¿Estamos enfrente de una burbuja ganadera en España?

Lo siento, les voy a parecer aguafiestas pero una serie de “Buenas” noticias publicadas recientemente en la prensa me han dado frio en la espalda.


No vamos a hablar de la leche hoy, que merecerá mención aparte. Me refiero al aumento en un 13% de las exportaciones de elaborados cárnicos en el 2015 con respecto al año anterior; a que  los terceros países suponen el destino del 30% de las exportaciones españolas de porcino en auge de un año para otro en un 30% mientras que las expediciones intracomunitarias “solo” han aumentado en un 13%; España cuadruplica sus exportaciones de huevos a países terceros en 2015. Todo esto acontece después del embargo ruso. En el 2012, nuestras exportaciones de productos cárnicos ascendían a la nada despreciable cantidad de 241 millones de Euros.

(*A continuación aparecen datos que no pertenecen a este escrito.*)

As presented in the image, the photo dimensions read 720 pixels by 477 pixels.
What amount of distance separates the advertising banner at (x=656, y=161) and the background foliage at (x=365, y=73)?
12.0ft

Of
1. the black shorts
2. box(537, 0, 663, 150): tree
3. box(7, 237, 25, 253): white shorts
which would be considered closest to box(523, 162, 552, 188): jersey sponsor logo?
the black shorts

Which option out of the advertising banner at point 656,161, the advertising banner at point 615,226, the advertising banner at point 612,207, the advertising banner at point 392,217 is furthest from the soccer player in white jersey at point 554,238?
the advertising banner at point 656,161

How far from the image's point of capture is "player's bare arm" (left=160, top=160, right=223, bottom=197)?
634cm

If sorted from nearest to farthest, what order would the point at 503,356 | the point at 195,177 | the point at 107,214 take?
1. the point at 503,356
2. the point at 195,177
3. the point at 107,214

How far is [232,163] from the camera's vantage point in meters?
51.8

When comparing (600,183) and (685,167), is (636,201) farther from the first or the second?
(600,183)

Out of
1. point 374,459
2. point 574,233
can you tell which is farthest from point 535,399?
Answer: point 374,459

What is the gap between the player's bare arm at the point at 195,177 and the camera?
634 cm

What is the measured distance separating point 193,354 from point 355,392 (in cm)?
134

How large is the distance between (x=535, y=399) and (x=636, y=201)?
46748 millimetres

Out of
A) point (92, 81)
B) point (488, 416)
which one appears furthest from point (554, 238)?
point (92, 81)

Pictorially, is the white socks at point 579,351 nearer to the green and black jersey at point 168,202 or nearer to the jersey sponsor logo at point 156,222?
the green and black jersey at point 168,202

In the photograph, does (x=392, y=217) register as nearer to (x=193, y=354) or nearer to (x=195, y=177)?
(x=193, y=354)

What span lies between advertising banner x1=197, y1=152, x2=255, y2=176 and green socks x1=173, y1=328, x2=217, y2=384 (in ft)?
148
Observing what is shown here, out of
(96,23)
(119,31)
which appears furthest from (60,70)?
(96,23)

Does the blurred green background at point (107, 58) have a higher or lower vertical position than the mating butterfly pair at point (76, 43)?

Insisto, estas son aparentemente buenas noticias. En una situación de mercado difícil, tras el embargo ruso, nuestras empresas están consiguiendo aumentar su competitividad tanto en el mercado comunitario como de países terceros. Dependiendo de los sectores, nuestra producción ganadera se mantiene a pesar de la coyuntura difícil o incluso sigue aumentando.


Sin embargo, no puedo quitarme la sensación de que esto es una carrera hacia el precipicio. España no solo es un país deficitario en cereales y aún más en semillas oleaginosas. Nuestros rendimientos por hectárea son sensiblemente inferiores a los muchos de nuestros competidores con la excepción parcial del regadío pero entonces con costes de riego importantes. No olvidemos que, en la práctica, el pollo, el cerdo blanco, los huevos son cereales con patas.
 A medio plazo, nos tiene que desplazar de los mercados aquellos países productores de las materias primas más baratas y competitivos que nosotros, a menos que sepamos mantener la ventaja comparativa adquirida gracias a la gran labor de nuestra industria chacinera. Pero una ventaja comparativa adquirida se erosiona al menos que se renueve constantemente.


Esta realidad está detrás, al lado de justificadas razones ligadas a las diferencias de costes de producción inducidos por las distintas reglamentaciones, de la oposición de buena parte de nuestro sector ganadero a un acuerdo comercial con los americanos, el TTIP según sus siglas inglesas.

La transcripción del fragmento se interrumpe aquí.